== Okuma Metni ==
▼
Emsal Mahkeme Kararı İstanbul 1.Fikrî ve Sınaî Haklar Hukuk Mahkemesi 2018/438 E. 2020/114 K. 03.03.2020 T.

Görüntülediğiniz mahkeme kararı kesinleşmiş bir karardır.

T.C.
İSTANBUL
1.FİKRÎ VE SINAÎ
HAKLAR HUKUK MAHKEMESİ

ESAS NO : 2018/438 Esas
KARAR NO : 2020/114

DAVA : Fikir Ve Sanat Eseri (Tecavazün Meni İstemli)
DAVA TARİHİ : 15/10/2018
KARAR TARİHİ : 03/03/2020

Mahkememizde görülmekte bulunan Fikir Ve Sanat Eseri (Tecavazün Meni İstemli) davasının yapılan açık yargılamasının sonunda,
GEREĞİ DÜŞÜNÜLDÜ:
İDDİA: Davacı vekili dava dilekçesinde özetle; davalılar … ve …’nun … Ltd. Şti’nin yönetici ve ortakları olduğunu, …’nin … adresli web sitesinin ‘’…” menüsü altında yazılı ve görsel-işitsel fragman şeklinde tanıtımı yapılan “…” adlı bilgi yarışması formatının müvekkiline ait “…” adlı yarışma programının işlenmesi ile elde edildiğini, yoğun olarak esinlenilmiş ve intihal eser niteliğinde unsurlar içerdiğini, davalı şirket yetkililerine … 2.Noterliğinin … tarh ve … Keşide No.lu İhtarnamesi ile ihtar çekildiğini, ancak kullanıma devam edildiğini iddia ederek 5846 sayılı Kanunun 66.maddesi uyarınca müvekkilin aslen hak sahibi olduğu ve … isimli Şirketin web sitesi üzerinden yapılan müvekkile ait esere dair tanıtım dökümlerinin… ana sayfası ve “…” menüsü altında yazılı ve görsel-işitsel fragman şeklinde tanıtımı yapılan “…” adlı bilgi yarışması formatının satışa sunulmasına ve işlenmesine dair tüm faaliyetlerin durdurulmasını ve vak’i tecavüzün ref’ini, müvekkilin duçar olduğu zarar göz önüne alınarak ihtiyati tedbir kararı verilmesini, yargılama giderleri ile ücret-i vekaletin davalılardan müştereken ve müteselsilen tahsiline karar verilmesini talep ve dava etmiştir.
▲
== Görev a ==
Aşağıdaki mikroskopi açıklama satırlarının tamamını hiçbir değişiklik yapmadan aynen aktarın.

== Malzeme ==
▼
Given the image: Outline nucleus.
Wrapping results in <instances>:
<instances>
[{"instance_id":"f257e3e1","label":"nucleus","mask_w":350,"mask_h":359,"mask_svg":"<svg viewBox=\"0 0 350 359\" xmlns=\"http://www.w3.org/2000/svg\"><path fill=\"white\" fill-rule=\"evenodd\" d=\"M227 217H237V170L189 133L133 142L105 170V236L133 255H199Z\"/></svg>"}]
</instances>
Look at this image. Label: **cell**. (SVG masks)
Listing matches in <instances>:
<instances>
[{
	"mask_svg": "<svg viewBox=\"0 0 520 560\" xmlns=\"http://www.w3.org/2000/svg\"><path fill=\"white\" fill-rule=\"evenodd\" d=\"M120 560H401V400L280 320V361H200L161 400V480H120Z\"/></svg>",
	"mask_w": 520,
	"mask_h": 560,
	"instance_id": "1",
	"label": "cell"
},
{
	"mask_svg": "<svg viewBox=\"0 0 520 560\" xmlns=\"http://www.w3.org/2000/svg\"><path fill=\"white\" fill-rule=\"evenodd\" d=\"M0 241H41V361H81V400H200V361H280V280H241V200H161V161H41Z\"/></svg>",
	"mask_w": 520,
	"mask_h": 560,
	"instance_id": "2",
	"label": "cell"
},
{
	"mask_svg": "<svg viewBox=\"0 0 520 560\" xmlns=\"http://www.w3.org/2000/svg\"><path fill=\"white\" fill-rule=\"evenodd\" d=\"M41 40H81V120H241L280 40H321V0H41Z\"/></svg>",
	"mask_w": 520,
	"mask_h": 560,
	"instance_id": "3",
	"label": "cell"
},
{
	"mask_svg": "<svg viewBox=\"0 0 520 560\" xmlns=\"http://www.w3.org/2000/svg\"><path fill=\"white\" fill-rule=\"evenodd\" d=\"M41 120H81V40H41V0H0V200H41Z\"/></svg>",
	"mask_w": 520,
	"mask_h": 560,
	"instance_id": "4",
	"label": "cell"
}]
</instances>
▲
== Görev b ==
Mahkeme kararına göre dava hangi tarihte açılmıştır?

== Doğru Çıktı a ==
Given the image: Outline nucleus.
Wrapping results in <instances>:
<instances>
[{"instance_id":"f257e3e1","label":"nucleus","mask_w":350,"mask_h":359,"mask_svg":"<svg viewBox=\"0 0 350 359\" xmlns=\"http://www.w3.org/2000/svg\"><path fill=\"white\" fill-rule=\"evenodd\" d=\"M227 217H237V170L189 133L133 142L105 170V236L133 255H199Z\"/></svg>"}]
</instances>
Look at this image. Label: **cell**. (SVG masks)
Listing matches in <instances>:
<instances>
[{
	"mask_svg": "<svg viewBox=\"0 0 520 560\" xmlns=\"http://www.w3.org/2000/svg\"><path fill=\"white\" fill-rule=\"evenodd\" d=\"M120 560H401V400L280 320V361H200L161 400V480H120Z\"/></svg>",
	"mask_w": 520,
	"mask_h": 560,
	"instance_id": "1",
	"label": "cell"
},
{
	"mask_svg": "<svg viewBox=\"0 0 520 560\" xmlns=\"http://www.w3.org/2000/svg\"><path fill=\"white\" fill-rule=\"evenodd\" d=\"M0 241H41V361H81V400H200V361H280V280H241V200H161V161H41Z\"/></svg>",
	"mask_w": 520,
	"mask_h": 560,
	"instance_id": "2",
	"label": "cell"
},
{
	"mask_svg": "<svg viewBox=\"0 0 520 560\" xmlns=\"http://www.w3.org/2000/svg\"><path fill=\"white\" fill-rule=\"evenodd\" d=\"M41 40H81V120H241L280 40H321V0H41Z\"/></svg>",
	"mask_w": 520,
	"mask_h": 560,
	"instance_id": "3",
	"label": "cell"
},
{
	"mask_svg": "<svg viewBox=\"0 0 520 560\" xmlns=\"http://www.w3.org/2000/svg\"><path fill=\"white\" fill-rule=\"evenodd\" d=\"M41 120H81V40H41V0H0V200H41Z\"/></svg>",
	"mask_w": 520,
	"mask_h": 560,
	"instance_id": "4",
	"label": "cell"
}]
</instances>

== Doğru Çıktı b ==
15/10/2018